══ Dokumen Sumber ══

To : a stranger
Every time the
rain bend down and kiss the soil where I stood
Your smell always
bubbling up, tickling my nose
Driving my mind
and soul
To remember all
the little single moves that you created
Sending me
shivering, longing to see you again
Do you still
remember the first time our eyes met?
I did.
I always did.
Hujan.
Kopi yang mengepul.
Laptop yang menyala.
Cerita tentangmu masih mengayun-ayun di sela-sela jemari, menterjemahkan
huruf-huruf yang menari di monitor. Aku tak mampu berkedip, menyaksikan betapa
memori tentangmu masih bergelayutan di batas benak, yang lama kelamaan menjadi
tidak wajar.
Sulit melupakan wajahmu yang tersembunyi di balik payung yang
disinari lampu jalanan temaram berwarna keemasan itu.
saat kau sekejap berbalik
dan rambutmu memantulkan cahaya keemasan itu…begitu mempesona.
Lalu percikan
air-air hujan yang bersemayam di payung kita masing-masing membuncah tinggi
saat kita tidak sengaja bersinggungan.
Hujan yang mereda.
Kopi yang mendingin.
Laptop yang masih menyala.
Lalu, apa kabar dengan kita?
Kau hanya tersenyum sopan sambil berkata, “apa kabar” sementara aku
mati-matian menahan lenganku untuk dilemparkan ke kedua bahumu yang kini
terlihat semakin mendingin itu. aku ingin sekali melihat binar itu memancar kembali
di wajahmu, layaknya saat kita pertama bertemu, berjuta-juta detik yang lalu.
Saat
kita tidak usah memakai dua payung saat hujan mendera begini.
Saat kau bisa
dengan lega berkata, “Untung ada kamu, ini adalah kebahagiaan yang patut disyukuri.”
Saat aku muncul melindungimu dengan payung berwarna pelangiku dari
tangan-tangan hujan yang hendak menjamah tubuhmu.

═══

Kumpulan Tugas
1. Jawab pertanyaan berikut berdasarkan teks tentang hujan.
(a) Tiga hal apa yang disebutkan berturut-turut di awal bagian berbahasa Indonesia?
(b) Apa warna cahaya lampu jalanan yang menyinari payung?
(c) Apa warna payung milik si pencerita?
2. Salin ulang seluruh bagian teks tentang hujan, mulai dari "I always did." hingga "berwarna keemasan itu.".
3. Ringkas paragraf dalam teks tentang hujan yang diawali "Kau hanya tersenyum sopan" tanpa menghilangkan fakta utamanya.
Baris-baris data berikut tidak berhubungan dengan teks tentang hujan.

══ Kumpulan Data ══

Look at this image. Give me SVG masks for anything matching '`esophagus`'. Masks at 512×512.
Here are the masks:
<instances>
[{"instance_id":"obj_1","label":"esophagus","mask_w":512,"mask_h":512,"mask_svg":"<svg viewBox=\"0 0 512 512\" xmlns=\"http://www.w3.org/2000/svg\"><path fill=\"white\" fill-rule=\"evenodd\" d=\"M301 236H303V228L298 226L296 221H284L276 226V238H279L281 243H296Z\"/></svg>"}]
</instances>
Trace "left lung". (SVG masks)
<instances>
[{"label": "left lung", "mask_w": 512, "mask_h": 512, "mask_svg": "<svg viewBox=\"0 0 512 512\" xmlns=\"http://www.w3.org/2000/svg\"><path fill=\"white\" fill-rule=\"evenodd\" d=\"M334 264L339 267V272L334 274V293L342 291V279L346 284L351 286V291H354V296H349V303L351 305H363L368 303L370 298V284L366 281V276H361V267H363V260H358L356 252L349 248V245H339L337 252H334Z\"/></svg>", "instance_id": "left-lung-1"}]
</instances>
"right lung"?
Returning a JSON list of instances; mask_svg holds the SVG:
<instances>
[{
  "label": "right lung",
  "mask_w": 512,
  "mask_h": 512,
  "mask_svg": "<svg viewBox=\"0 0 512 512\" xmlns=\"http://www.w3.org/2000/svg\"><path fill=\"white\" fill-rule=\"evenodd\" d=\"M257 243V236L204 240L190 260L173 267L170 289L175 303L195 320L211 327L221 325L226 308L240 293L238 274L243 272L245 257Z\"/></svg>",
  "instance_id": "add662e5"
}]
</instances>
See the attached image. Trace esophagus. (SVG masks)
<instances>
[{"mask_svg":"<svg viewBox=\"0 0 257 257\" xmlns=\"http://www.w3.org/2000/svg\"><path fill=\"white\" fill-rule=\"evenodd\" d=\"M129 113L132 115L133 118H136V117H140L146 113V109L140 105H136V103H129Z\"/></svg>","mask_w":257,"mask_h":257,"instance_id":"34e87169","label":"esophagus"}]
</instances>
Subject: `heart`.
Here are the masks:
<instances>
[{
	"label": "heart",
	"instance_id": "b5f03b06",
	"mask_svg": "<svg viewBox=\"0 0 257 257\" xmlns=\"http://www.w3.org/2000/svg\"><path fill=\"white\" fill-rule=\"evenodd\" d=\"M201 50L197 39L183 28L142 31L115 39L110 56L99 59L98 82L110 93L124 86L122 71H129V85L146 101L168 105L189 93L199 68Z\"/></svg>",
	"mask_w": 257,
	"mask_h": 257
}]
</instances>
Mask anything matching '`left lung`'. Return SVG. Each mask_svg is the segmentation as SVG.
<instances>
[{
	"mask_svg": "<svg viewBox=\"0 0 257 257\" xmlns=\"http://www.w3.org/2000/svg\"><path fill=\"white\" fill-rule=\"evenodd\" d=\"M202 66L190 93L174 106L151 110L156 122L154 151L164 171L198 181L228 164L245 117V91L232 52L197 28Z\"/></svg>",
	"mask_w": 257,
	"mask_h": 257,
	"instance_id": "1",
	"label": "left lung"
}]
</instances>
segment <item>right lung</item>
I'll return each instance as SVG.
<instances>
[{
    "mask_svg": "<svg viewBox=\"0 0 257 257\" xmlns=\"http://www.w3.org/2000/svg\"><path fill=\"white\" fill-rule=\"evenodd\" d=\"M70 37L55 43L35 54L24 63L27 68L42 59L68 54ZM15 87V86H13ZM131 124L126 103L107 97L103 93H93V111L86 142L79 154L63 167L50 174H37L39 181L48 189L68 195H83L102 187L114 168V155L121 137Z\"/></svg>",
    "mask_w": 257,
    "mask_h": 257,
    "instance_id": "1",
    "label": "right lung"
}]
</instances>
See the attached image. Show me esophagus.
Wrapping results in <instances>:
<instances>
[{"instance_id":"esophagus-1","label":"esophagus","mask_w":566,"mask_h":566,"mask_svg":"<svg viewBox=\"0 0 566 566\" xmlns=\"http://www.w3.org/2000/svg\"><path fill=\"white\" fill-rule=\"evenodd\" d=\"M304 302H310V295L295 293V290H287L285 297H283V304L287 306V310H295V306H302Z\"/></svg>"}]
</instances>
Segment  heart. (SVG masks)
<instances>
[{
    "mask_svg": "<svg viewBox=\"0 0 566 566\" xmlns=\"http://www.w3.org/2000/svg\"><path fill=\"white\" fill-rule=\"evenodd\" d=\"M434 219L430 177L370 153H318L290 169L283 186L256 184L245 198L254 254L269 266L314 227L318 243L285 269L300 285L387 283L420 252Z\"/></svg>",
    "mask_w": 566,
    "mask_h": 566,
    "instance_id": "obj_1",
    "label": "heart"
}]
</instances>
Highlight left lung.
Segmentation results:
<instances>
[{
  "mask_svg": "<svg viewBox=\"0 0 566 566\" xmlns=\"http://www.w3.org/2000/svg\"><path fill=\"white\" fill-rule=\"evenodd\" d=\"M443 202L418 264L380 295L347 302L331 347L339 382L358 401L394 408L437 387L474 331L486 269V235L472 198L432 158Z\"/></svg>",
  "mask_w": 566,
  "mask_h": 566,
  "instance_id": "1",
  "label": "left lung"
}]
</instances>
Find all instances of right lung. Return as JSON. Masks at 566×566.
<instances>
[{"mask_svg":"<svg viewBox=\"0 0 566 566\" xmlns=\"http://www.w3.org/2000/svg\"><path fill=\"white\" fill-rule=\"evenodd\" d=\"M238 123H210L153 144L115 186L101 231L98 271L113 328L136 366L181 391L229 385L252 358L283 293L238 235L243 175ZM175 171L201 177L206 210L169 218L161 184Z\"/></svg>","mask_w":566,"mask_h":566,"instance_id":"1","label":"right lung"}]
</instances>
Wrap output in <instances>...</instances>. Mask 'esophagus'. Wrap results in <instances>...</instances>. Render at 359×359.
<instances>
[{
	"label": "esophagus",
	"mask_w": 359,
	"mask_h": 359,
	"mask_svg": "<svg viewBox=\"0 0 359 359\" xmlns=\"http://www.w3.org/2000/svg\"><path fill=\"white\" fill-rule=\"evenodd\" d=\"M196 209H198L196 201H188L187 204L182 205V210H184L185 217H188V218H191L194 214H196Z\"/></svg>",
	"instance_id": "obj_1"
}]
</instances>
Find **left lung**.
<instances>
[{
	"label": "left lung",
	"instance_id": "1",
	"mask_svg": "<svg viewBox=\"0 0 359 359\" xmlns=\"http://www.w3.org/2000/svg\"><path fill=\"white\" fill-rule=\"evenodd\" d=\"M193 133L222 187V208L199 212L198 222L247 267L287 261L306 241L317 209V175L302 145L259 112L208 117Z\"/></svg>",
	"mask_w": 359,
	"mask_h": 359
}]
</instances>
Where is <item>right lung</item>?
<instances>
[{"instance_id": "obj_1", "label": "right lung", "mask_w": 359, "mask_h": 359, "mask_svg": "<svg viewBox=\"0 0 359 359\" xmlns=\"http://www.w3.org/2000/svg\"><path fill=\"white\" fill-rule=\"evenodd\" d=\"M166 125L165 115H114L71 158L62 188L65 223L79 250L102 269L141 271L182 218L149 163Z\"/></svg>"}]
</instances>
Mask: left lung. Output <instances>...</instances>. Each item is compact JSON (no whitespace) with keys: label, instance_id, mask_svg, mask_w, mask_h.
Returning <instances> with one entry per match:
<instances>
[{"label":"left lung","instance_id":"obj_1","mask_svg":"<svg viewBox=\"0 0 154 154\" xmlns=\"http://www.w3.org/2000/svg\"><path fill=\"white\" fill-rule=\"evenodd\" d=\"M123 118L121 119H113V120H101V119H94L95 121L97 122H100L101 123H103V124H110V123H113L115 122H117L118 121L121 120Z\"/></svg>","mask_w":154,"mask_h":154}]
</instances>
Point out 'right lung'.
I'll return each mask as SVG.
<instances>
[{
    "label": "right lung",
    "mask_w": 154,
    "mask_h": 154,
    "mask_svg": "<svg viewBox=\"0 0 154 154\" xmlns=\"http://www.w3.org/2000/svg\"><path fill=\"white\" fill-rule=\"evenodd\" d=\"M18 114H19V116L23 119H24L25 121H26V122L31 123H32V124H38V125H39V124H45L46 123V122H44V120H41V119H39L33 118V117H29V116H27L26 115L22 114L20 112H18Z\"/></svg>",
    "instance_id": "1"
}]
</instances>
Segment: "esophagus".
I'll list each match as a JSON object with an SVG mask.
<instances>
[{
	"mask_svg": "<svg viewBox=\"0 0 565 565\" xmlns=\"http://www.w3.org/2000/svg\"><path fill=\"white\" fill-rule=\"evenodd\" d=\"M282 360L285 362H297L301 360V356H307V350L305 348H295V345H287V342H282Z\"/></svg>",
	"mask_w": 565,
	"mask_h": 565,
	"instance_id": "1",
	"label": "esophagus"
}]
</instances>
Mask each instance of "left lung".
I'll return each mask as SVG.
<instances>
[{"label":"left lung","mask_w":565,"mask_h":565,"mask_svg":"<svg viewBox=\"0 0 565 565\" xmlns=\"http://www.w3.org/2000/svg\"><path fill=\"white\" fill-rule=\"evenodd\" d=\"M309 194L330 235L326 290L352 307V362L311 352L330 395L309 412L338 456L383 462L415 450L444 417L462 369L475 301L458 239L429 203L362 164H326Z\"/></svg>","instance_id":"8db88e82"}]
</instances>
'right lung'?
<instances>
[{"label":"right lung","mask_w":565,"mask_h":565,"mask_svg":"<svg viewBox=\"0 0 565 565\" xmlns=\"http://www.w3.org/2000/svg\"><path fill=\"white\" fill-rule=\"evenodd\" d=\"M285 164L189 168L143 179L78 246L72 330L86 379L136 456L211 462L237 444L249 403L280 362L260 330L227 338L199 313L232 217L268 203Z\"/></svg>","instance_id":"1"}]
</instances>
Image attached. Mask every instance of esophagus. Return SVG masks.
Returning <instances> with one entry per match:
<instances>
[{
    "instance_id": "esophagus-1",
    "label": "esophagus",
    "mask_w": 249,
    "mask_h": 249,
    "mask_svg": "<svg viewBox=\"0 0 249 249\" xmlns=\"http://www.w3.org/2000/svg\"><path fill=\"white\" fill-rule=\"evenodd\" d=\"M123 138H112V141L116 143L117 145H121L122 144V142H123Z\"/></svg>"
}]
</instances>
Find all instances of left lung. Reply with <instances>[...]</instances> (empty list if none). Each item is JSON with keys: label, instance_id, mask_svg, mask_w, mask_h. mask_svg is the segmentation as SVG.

═══

Daftar Jawaban
1.
(a) Hujan, kopi yang mengepul, dan laptop yang menyala.
(b) Keemasan.
(c) Berwarna pelangi.

2.
I always did.
Hujan.
Kopi yang mengepul.
Laptop yang menyala.
Cerita tentangmu masih mengayun-ayun di sela-sela jemari, menterjemahkan
huruf-huruf yang menari di monitor. Aku tak mampu berkedip, menyaksikan betapa
memori tentangmu masih bergelayutan di batas benak, yang lama kelamaan menjadi
tidak wajar.
Sulit melupakan wajahmu yang tersembunyi di balik payung yang
disinari lampu jalanan temaram berwarna keemasan itu.

3. Kau hanya tersenyum sopan dan berkata "apa kabar". Sementara itu, aku mati-matian menahan diri agar tidak melemparkan lenganku ke kedua bahumu yang kini tampak makin dingin. Aku sangat ingin melihat binar di wajahmu kembali seperti saat kita pertama bertemu, berjuta-juta detik yang lalu.